Zahoor's father Khushal Khan migrated to Karachi from Hasnaina village in the Mansehra district of Khyber Pakhtunkhwa province. Zahoor was born in 1955 in Karachi.  His ISTIL Group operates from a head office in Kiev. It also has offices in the UK, Pakistan, and UAE.

"When I arrived in Moscow in the late’80s, I started supplying spare parts to a company," he said. "At the same time, I told my company that moving steel from here could be a lucrative deal. Almost everyone in the steel mills knew me." His company exported steel to Pakistan using a barter system with payment from Pakistan coming in the form of cloth instead of cash. He said it was a highly lucrative business. 

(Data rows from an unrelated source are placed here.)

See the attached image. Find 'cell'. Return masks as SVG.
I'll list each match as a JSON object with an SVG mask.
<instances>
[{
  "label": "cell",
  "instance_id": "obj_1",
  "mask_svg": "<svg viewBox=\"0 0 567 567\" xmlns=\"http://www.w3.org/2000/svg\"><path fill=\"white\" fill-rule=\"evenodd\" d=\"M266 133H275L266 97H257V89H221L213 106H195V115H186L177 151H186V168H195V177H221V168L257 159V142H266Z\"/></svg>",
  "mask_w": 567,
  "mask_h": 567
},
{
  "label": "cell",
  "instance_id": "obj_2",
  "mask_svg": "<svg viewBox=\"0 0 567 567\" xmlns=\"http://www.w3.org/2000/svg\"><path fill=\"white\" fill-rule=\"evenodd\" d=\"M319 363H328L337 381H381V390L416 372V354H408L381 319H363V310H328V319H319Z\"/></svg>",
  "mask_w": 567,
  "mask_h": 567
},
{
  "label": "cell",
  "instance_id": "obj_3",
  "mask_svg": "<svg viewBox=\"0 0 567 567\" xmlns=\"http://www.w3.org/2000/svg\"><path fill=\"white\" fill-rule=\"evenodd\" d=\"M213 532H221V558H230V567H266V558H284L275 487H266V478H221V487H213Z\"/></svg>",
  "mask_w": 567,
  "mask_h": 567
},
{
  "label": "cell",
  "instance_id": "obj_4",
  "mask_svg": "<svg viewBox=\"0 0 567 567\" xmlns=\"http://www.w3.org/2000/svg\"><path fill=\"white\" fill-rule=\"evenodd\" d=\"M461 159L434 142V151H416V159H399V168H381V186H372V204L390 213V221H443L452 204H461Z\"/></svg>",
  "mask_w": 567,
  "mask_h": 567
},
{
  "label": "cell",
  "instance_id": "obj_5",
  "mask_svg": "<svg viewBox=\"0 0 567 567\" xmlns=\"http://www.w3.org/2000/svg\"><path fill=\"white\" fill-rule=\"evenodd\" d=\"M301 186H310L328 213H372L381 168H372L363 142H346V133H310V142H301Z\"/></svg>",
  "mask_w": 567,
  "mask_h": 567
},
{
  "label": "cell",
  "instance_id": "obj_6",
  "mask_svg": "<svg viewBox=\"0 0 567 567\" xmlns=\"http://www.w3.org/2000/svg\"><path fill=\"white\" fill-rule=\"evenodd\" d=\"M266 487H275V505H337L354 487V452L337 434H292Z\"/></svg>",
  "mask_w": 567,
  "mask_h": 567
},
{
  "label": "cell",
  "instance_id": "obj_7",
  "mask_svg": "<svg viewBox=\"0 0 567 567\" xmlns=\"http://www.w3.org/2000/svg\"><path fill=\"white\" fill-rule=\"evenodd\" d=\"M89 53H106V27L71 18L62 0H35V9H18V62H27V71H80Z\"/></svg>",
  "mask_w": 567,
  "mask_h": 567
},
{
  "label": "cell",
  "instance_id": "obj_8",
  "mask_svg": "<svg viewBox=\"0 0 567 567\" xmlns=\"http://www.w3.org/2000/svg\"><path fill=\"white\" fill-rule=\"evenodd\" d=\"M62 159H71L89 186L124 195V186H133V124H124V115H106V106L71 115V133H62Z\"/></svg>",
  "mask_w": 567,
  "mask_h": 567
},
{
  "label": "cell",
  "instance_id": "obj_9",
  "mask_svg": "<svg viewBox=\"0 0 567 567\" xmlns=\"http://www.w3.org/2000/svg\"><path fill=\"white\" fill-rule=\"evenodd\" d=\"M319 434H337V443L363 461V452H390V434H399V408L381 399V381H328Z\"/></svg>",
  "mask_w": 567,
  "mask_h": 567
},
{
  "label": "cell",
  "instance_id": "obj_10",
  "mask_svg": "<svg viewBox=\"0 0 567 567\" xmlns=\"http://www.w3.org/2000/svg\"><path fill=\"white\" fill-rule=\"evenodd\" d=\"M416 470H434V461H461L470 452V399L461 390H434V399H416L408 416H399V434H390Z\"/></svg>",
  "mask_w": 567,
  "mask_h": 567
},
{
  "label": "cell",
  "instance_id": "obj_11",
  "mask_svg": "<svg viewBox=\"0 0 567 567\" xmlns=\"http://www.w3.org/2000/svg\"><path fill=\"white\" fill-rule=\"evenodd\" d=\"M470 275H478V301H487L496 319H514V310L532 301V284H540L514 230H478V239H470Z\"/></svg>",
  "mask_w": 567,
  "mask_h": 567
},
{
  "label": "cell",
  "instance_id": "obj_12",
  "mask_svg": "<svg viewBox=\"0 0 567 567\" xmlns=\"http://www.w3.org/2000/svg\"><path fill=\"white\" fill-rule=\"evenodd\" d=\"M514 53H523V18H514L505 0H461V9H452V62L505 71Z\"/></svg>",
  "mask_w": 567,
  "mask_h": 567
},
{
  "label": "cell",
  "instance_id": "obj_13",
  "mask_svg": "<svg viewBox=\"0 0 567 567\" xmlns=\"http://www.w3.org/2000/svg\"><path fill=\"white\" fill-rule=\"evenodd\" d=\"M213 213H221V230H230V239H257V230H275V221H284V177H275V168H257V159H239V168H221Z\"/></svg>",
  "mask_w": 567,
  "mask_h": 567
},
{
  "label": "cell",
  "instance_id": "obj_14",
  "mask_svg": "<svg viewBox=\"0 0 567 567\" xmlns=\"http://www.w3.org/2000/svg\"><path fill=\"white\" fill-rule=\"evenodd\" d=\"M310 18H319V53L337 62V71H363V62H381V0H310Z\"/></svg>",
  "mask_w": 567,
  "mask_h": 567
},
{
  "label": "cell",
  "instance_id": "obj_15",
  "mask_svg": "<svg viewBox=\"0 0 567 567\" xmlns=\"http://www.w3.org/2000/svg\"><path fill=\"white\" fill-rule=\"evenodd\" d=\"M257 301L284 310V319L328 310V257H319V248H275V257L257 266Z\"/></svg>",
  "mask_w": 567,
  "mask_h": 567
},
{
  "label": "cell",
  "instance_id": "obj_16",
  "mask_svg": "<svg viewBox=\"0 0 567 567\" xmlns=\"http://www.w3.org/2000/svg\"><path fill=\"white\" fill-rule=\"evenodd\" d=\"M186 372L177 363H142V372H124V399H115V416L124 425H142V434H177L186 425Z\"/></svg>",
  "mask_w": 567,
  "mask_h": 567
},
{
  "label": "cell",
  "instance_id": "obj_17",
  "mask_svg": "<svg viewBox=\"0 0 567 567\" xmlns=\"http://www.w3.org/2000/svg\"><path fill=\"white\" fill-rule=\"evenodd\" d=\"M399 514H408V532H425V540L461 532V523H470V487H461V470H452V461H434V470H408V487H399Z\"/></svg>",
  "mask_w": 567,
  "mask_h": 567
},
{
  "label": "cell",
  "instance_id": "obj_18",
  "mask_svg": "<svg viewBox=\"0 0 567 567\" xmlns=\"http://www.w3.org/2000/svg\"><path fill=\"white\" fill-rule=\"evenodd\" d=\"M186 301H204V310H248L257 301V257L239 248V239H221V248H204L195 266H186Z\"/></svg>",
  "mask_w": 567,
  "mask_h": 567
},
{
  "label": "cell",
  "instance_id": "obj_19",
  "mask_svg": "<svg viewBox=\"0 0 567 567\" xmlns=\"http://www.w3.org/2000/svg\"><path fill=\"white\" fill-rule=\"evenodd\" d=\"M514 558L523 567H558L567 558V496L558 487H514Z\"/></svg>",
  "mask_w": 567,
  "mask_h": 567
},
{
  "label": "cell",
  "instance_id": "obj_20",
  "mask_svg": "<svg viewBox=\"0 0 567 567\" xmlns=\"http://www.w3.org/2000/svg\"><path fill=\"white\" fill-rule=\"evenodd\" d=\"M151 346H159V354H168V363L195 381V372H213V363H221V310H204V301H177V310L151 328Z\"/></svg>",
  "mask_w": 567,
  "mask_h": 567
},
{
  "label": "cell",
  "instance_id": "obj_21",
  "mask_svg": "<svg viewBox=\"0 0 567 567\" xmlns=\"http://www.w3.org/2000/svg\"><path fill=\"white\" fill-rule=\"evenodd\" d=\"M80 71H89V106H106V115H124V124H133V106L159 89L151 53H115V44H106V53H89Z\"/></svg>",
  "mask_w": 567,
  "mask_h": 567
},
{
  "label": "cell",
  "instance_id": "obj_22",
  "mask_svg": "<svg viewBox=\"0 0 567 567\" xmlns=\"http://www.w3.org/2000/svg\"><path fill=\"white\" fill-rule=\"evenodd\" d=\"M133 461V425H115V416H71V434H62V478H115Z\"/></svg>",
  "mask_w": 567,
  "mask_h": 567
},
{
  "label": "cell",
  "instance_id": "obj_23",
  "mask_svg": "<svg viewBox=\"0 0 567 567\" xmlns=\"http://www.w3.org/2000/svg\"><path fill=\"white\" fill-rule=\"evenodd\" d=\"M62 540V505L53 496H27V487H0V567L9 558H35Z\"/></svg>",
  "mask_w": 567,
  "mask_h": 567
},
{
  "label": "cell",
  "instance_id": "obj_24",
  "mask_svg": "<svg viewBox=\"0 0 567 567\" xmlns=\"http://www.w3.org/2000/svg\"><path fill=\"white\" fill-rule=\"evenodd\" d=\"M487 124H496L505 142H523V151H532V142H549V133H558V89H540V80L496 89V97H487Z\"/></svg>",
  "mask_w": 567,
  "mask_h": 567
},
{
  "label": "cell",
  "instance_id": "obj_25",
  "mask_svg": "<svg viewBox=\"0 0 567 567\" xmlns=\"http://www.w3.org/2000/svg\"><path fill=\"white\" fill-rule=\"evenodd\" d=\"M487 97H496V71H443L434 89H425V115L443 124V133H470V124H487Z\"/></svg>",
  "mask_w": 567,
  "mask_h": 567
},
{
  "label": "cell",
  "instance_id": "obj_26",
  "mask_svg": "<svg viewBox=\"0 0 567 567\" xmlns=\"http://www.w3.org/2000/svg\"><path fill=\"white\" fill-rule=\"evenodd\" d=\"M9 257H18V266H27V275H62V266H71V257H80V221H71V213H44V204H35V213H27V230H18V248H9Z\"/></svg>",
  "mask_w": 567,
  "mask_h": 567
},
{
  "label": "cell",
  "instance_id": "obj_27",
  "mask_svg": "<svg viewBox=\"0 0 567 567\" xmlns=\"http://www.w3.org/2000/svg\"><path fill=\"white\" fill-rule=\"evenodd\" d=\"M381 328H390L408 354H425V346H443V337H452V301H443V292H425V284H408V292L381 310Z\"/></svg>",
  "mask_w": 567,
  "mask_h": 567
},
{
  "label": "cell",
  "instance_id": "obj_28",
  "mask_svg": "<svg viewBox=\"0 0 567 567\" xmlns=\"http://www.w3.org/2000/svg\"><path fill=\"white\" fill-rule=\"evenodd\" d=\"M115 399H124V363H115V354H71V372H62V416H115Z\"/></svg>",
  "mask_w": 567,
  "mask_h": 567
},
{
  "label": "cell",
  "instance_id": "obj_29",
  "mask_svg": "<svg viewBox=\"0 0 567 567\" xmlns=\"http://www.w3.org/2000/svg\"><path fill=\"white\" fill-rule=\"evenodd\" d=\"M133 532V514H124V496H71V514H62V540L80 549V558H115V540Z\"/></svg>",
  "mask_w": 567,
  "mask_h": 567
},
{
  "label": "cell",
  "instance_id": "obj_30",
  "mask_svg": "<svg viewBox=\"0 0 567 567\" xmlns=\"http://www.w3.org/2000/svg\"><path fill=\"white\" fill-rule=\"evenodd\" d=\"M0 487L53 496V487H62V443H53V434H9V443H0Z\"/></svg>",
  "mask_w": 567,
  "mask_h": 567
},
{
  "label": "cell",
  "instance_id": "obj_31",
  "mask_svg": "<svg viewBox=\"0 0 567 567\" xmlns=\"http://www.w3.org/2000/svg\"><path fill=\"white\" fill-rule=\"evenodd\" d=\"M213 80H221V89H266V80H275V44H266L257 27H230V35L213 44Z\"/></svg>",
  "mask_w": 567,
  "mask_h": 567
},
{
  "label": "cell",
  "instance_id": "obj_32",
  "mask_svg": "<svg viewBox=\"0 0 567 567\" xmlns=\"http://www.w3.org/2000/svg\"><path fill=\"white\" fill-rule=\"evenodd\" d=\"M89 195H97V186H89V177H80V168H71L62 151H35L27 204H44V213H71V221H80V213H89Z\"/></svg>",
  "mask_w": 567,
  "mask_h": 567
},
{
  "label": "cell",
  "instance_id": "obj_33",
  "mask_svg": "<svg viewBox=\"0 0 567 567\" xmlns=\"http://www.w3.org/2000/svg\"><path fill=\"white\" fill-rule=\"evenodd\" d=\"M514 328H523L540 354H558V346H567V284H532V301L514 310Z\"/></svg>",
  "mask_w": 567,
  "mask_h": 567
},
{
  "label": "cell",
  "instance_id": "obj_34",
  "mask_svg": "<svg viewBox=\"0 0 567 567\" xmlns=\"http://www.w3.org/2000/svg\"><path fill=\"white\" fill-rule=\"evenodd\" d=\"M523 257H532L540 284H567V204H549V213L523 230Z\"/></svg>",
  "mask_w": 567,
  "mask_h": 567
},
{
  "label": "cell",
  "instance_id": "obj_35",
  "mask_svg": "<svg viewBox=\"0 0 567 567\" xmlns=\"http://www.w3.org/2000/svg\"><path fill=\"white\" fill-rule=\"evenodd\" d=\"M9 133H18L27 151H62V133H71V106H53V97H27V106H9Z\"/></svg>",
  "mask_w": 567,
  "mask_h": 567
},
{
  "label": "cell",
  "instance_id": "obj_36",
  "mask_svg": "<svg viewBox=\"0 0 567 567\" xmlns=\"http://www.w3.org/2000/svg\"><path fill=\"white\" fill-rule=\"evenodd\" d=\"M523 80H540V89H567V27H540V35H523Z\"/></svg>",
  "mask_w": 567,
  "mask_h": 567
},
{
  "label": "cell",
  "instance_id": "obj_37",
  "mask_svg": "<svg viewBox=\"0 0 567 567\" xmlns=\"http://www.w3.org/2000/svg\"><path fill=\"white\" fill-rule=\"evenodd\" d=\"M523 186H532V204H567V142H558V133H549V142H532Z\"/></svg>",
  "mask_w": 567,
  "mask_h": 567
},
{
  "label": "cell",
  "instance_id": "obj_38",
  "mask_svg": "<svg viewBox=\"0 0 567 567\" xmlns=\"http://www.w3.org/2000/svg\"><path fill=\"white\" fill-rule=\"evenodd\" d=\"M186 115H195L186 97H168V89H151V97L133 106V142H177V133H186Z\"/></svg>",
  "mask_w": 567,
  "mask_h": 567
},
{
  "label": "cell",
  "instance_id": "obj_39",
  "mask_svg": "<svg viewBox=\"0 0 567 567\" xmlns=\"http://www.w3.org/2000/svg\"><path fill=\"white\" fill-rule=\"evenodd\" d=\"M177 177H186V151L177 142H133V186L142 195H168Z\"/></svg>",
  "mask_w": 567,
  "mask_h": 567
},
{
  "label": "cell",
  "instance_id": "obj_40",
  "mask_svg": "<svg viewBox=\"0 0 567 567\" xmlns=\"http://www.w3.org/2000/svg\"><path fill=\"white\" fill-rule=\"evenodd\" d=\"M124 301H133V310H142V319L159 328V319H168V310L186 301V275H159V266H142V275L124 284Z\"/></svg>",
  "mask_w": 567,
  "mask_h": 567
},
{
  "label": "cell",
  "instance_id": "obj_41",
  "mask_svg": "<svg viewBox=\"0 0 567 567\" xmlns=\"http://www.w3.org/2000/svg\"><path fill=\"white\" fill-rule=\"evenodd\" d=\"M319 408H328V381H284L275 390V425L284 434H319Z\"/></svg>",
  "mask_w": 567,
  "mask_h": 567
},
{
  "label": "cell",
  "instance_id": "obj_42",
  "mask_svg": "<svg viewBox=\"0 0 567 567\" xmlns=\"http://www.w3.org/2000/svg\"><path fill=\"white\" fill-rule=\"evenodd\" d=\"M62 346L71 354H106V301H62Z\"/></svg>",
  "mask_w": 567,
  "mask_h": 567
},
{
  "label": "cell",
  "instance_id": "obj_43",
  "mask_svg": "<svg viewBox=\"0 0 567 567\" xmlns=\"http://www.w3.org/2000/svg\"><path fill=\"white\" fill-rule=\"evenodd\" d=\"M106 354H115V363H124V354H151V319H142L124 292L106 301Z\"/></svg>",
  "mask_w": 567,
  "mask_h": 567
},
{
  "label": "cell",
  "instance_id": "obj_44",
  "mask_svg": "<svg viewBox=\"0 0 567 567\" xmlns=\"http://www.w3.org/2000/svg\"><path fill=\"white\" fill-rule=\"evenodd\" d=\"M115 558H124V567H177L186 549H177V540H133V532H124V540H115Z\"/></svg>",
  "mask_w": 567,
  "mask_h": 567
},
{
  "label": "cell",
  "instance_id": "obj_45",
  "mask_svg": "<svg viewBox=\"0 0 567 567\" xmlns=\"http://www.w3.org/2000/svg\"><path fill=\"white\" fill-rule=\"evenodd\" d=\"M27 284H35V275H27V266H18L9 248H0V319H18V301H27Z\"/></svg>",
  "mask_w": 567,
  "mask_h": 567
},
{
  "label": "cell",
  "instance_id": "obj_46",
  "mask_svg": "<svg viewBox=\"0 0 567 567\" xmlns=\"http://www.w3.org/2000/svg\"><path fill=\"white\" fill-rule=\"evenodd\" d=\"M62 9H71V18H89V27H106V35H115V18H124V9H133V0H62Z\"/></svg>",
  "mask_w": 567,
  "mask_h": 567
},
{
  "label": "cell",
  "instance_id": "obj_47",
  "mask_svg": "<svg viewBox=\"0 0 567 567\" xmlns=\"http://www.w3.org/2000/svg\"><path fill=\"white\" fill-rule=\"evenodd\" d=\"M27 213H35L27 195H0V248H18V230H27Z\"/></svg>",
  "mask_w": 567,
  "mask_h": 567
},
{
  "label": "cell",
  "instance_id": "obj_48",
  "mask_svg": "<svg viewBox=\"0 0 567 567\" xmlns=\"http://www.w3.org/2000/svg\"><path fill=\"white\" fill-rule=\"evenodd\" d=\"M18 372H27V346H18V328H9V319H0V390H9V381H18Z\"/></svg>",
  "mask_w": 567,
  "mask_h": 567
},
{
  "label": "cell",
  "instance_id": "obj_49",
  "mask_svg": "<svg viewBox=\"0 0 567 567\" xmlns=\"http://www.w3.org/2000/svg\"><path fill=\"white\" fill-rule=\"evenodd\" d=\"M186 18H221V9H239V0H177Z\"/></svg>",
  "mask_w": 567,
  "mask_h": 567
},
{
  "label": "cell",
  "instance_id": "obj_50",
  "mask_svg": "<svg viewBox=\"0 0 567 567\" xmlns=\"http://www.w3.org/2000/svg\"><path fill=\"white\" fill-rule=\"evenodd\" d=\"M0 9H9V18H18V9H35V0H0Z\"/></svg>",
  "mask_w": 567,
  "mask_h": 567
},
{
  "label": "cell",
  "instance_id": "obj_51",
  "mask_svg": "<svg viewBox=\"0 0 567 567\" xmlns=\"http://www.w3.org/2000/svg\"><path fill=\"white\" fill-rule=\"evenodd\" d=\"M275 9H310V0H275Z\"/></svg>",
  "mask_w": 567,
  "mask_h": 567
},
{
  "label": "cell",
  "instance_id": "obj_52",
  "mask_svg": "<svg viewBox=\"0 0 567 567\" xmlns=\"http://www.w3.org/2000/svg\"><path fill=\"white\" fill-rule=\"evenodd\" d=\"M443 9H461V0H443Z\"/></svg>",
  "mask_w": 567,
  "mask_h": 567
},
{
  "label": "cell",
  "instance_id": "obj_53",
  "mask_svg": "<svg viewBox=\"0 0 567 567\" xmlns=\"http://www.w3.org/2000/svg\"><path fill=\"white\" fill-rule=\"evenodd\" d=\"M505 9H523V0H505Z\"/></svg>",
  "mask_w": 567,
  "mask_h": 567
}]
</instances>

He later moved back to Pakistan. “Having a Russian wife limited my career development there,” he told  Newsweek . “The secret services were also very active during the ’80s, and I thought it better to leave.” He moved to Moscow to work for a Pakistani steel company in the late ’80s, and hasn’t looked back since.
He learned Russian and metallurgy well. Then he eventually found a way to apply those skills in Ukraine, one of the world’s top 10 steel-exporting nations. Zahoor also displayed a talent for knowing when to get out of a business, as he did in 2008 by selling his Donetsk steel mill for a top-drawer price of $1 billion, according to  Kyiv Post . He has since invested in media and real estate businesses.

 

Zahoor divorced his first wife to marry Kamaliya (born as Natalya Shmarenkova in 1977) in 2003. Kamaliya won the Mrs World title in 2008. She is involved in charitable work in both Ukraine and Pakistan. Before the Russian invasion, they lived in a mansion designed to resemble Dubai’s hotel Burj al-Arab in the suburbs of Kyiv. The couple has 8-year-old twin daughters. Zahoor has two grown up children, Arman and Tanya, from his previous marriage.
Zahoor and Kamaliya have starred in a Fox Entertainment reality show  "Meet the Russians" . Kamaliya has a singing career with hit singles like "Crazy in My Heart," "Rising Up," and "Butterflies," and she is also famous for singing duets with Russian pop star Philipp Kirkorov.